Inbreng 50PLUS Statenvergadering 13 oktober 2021

25 oktober 2021

Notulen van de vergadering van 13 oktober 2021 in de Statenzaal The Hague Conference Centre New Babylon.

Voorzitter: de heer J. Smit

OPENING

De VOORZITTER: Ik open de vergadering. Dames en heren, welkom, goedemorgen. Fijn dat wij elkaar weer kunnen treffen in deze ruimte. Wij raken er al een beetje aan gewend. Zolang onze nieuwe Statenzaal nog niet klaar is, moeten wij er rekening mee houden dat wij op andere plekken zullen zitten.

En wij hebben een ordevoorstel van de heer Rogier. Ga uw gang.

De heer ROGIER (CDA): Voor wat betreft het initiatiefvoorstel Aanpassingen reglementen waterschappen is het CDA van mening dat de voorgestelde procedure niet juist is. De Waterschapswet bepaalt in de artikelen 3 en 4 dat het voorbereiden van een besluit tot wijziging van de waterschapsreglementen bevoegdheid is van Gedeputeerde Staten. De wet bepaalt dat zij pas een standpunt bepalen en een ontwerpbesluit opstellen na overleg met het dagelijks bestuur van de waterschappen die het betreft. Als Provinciale Staten dit initiatiefvoorstel aannemen, dan is het standpunt zonder hoor en wederhoor van de waterschappen, ondernemers en natuurorganisaties of welke vorm van participatie dan ook, al bepaald. Dat is wat ons betreft de verkeerde volgorde. Wij verzoeken dan ook om het initiatiefvoorstel van de agenda te halen en Gedeputeerde Staten opdracht te geven om eerst te overleggen met het dagelijks bestuur van de waterschappen en de provincie Noord-Holland, want ook die is erbij betrokken, en met een Statenvoorstel te komen, waarover wij een oordeel kunnen vormen.
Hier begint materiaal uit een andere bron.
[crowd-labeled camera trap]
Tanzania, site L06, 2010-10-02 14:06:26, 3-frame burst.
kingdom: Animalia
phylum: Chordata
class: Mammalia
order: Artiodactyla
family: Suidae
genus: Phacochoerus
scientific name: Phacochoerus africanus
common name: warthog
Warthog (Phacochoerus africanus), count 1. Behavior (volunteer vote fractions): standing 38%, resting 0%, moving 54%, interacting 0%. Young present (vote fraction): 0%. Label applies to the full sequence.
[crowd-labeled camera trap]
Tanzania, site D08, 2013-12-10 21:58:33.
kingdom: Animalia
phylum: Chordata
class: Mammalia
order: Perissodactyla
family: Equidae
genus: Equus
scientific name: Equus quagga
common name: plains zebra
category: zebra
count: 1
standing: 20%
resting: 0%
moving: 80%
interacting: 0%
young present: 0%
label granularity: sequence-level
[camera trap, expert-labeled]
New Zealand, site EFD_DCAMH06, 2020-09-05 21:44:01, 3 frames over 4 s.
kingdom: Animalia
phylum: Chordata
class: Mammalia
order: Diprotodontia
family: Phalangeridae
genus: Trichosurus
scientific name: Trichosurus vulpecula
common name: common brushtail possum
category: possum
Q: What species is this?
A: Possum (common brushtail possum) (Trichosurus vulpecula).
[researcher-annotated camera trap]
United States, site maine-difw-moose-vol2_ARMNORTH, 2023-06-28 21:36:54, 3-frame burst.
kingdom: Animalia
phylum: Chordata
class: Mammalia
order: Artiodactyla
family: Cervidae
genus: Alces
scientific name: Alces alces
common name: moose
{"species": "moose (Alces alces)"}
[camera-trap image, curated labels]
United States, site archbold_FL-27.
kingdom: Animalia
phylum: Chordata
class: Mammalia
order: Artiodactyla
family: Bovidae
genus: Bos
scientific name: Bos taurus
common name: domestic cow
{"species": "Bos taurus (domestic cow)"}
De VOORZITTER: U stelt dus voor om het onderwerp voor nu van de agenda te halen met de redenen die u gegeven hebt.

————

De VOORZITTER: Dan de heer Bakx (50PLUS).

De heer BAKX (50PLUS): Ook 50PLUS steunt het voorstel van het CDA niet.

————

INGEDIEND IS:

Amendement 701/7402 van de leden Van Aelst, Hoogerwerf, Klumpes, Oosterop-van Leussen, Bakx, Beukering, Braam, Van Rijnberk, Çelik en Hijink over formulering reglementswijziging.

Provinciale Staten van Zuid-Holland, in vergadering bijeen op 13 oktober 2021 ter behandeling van bovenvermeld agendapunt;

De VOORZITTER: Dan geef ik nu het woord aan de heer Bakx (50PLUS).

De heer BAKX (50PLUS): Allereerst mijn complimenten aan mevrouw Van der Hoeven. Ik weet uit eigen ervaring hoeveel tijd en inzet het kost om een initiatiefvoorstel hier in deze Staten behandeld te krijgen. Dus complimenten daarvoor.

De waterschappen zijn natuurlijk een eeuwenoude structuur, van groot belang voor onze provincie, omdat daar zo veel water is. 50PLUS stelt ontzettend veel belang in de waterschappen, maar ik denk dat het bestuur van de waterschappen op dit moment wel aan wat vernieuwing toe is. Vandaar dat wij als 50PLUS zeggen dat dit initiatiefvoorstel een aanzet zou kunnen zijn om de democratie in de waterschappen weer terug te brengen.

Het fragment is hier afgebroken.